» Text provided:
All of lore.kernel.org
 help / color / mirror / Atom feed
* [script] find largest pack objects
@ 2009-07-10  1:16 Antony Stubbs
  2009-07-10  3:34 ` Nicolas Pitre
  2009-07-10 11:43 ` Björn Steinbrink
  0 siblings, 2 replies; 4+ messages in thread
From: Antony Stubbs @ 2009-07-10  1:16 UTC (permalink / raw)
  To: git

Blog post about git pruning history and finding large objects in your  
repo: http://stubbisms.wordpress.com/2009/07/10/git-script-to-show-largest-pack-objects-and-trim-your-waist-line/

This is a script I put together after migrating the Spring Modules  
project from CVS, using git-cvsimport (which I also had to patch, to  
get to work on OS X / MacPorts). I wrote it because I wanted to get  
rid of all the large jar files, and documentation etc, that had been  
put into source control. However, if _large files_ are deleted in the  
latest revision, then they can be hard to track down.

#!/bin/bash
#set -x

# Shows you the largest objects in your repo's pack file.
# Written for osx.
#
# @see http://stubbisms.wordpress.com/2009/07/10/git-script-to-show-largest-pack-objects-and-trim-your-waist-line/
# @author Antony Stubbs

# set the internal field spereator to line break, so that we can  
iterate easily over the verify-pack output
IFS=$'\n';

# list all objects including their size, sort by size, take top 10
objects=`git verify-pack -v .git/objects/pack/pack-*.idx | grep -v  
chain | sort -k3nr | head`

echo "All sizes are in kB's. The pack column is the size of the  
object, compressed, inside the pack file."

output="size,pack,SHA,location"
for y in $objects
do
	# extract the size in bytes
	size=$((`echo $y | cut -f 5 -d ' '`/1024))
	# extract the compressed size in bytes
	compressedSize=$((`echo $y | cut -f 6 -d ' '`/1024))

Saved data entries:
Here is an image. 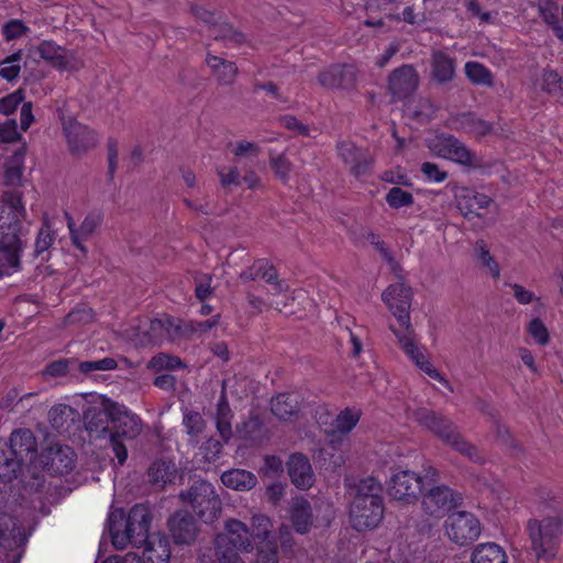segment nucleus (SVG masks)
Segmentation results:
<instances>
[{
  "label": "nucleus",
  "instance_id": "aec40b11",
  "mask_svg": "<svg viewBox=\"0 0 563 563\" xmlns=\"http://www.w3.org/2000/svg\"><path fill=\"white\" fill-rule=\"evenodd\" d=\"M110 399L102 402V408H90L85 412V427L91 439L110 440L111 417H110Z\"/></svg>",
  "mask_w": 563,
  "mask_h": 563
},
{
  "label": "nucleus",
  "instance_id": "bb28decb",
  "mask_svg": "<svg viewBox=\"0 0 563 563\" xmlns=\"http://www.w3.org/2000/svg\"><path fill=\"white\" fill-rule=\"evenodd\" d=\"M67 227L70 232V239L73 244L80 250L84 254L87 253V249L84 245V241L88 239L101 223V217L96 213L88 214L80 227L76 229L74 219L66 213Z\"/></svg>",
  "mask_w": 563,
  "mask_h": 563
},
{
  "label": "nucleus",
  "instance_id": "7c9ffc66",
  "mask_svg": "<svg viewBox=\"0 0 563 563\" xmlns=\"http://www.w3.org/2000/svg\"><path fill=\"white\" fill-rule=\"evenodd\" d=\"M22 542L23 534L15 519L7 514H0V548L13 550Z\"/></svg>",
  "mask_w": 563,
  "mask_h": 563
},
{
  "label": "nucleus",
  "instance_id": "412c9836",
  "mask_svg": "<svg viewBox=\"0 0 563 563\" xmlns=\"http://www.w3.org/2000/svg\"><path fill=\"white\" fill-rule=\"evenodd\" d=\"M419 85V76L412 65H402L395 69L388 79V88L393 96L402 99L411 95Z\"/></svg>",
  "mask_w": 563,
  "mask_h": 563
},
{
  "label": "nucleus",
  "instance_id": "0eeeda50",
  "mask_svg": "<svg viewBox=\"0 0 563 563\" xmlns=\"http://www.w3.org/2000/svg\"><path fill=\"white\" fill-rule=\"evenodd\" d=\"M391 313L396 317L399 327L404 328L401 333H415L410 322V307L412 300V290L404 282L390 285L382 295Z\"/></svg>",
  "mask_w": 563,
  "mask_h": 563
},
{
  "label": "nucleus",
  "instance_id": "c85d7f7f",
  "mask_svg": "<svg viewBox=\"0 0 563 563\" xmlns=\"http://www.w3.org/2000/svg\"><path fill=\"white\" fill-rule=\"evenodd\" d=\"M225 529L227 533H221L217 537L227 538L229 540V547L236 551H249L252 548L250 529L244 522L231 519L227 521Z\"/></svg>",
  "mask_w": 563,
  "mask_h": 563
},
{
  "label": "nucleus",
  "instance_id": "f3484780",
  "mask_svg": "<svg viewBox=\"0 0 563 563\" xmlns=\"http://www.w3.org/2000/svg\"><path fill=\"white\" fill-rule=\"evenodd\" d=\"M430 148L440 157L453 161L461 165H475V154L464 143L453 135L438 136Z\"/></svg>",
  "mask_w": 563,
  "mask_h": 563
},
{
  "label": "nucleus",
  "instance_id": "f704fd0d",
  "mask_svg": "<svg viewBox=\"0 0 563 563\" xmlns=\"http://www.w3.org/2000/svg\"><path fill=\"white\" fill-rule=\"evenodd\" d=\"M207 65L211 68L220 85H231L238 75V67L233 62L208 54Z\"/></svg>",
  "mask_w": 563,
  "mask_h": 563
},
{
  "label": "nucleus",
  "instance_id": "69168bd1",
  "mask_svg": "<svg viewBox=\"0 0 563 563\" xmlns=\"http://www.w3.org/2000/svg\"><path fill=\"white\" fill-rule=\"evenodd\" d=\"M29 30L21 20H11L3 25L2 33L7 41H12L27 33Z\"/></svg>",
  "mask_w": 563,
  "mask_h": 563
},
{
  "label": "nucleus",
  "instance_id": "2eb2a0df",
  "mask_svg": "<svg viewBox=\"0 0 563 563\" xmlns=\"http://www.w3.org/2000/svg\"><path fill=\"white\" fill-rule=\"evenodd\" d=\"M358 71L349 64H334L318 75V82L325 89L352 90L357 84Z\"/></svg>",
  "mask_w": 563,
  "mask_h": 563
},
{
  "label": "nucleus",
  "instance_id": "6e6552de",
  "mask_svg": "<svg viewBox=\"0 0 563 563\" xmlns=\"http://www.w3.org/2000/svg\"><path fill=\"white\" fill-rule=\"evenodd\" d=\"M444 528L449 539L461 547L473 543L482 531L479 520L467 511L451 514L444 522Z\"/></svg>",
  "mask_w": 563,
  "mask_h": 563
},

» Exercise aim: Extract the passage from the git script post, beginning at the words "All of lore.kernel.org" and stopping after "(permalink / raw)". Rely only on the mailing list post and ignore the data.

» Response below:
All of lore.kernel.org
 help / color / mirror / Atom feed
* [script] find largest pack objects
@ 2009-07-10  1:16 Antony Stubbs
  2009-07-10  3:34 ` Nicolas Pitre
  2009-07-10 11:43 ` Björn Steinbrink
  0 siblings, 2 replies; 4+ messages in thread
From: Antony Stubbs @ 2009-07-10  1:16 UTC (permalink / raw)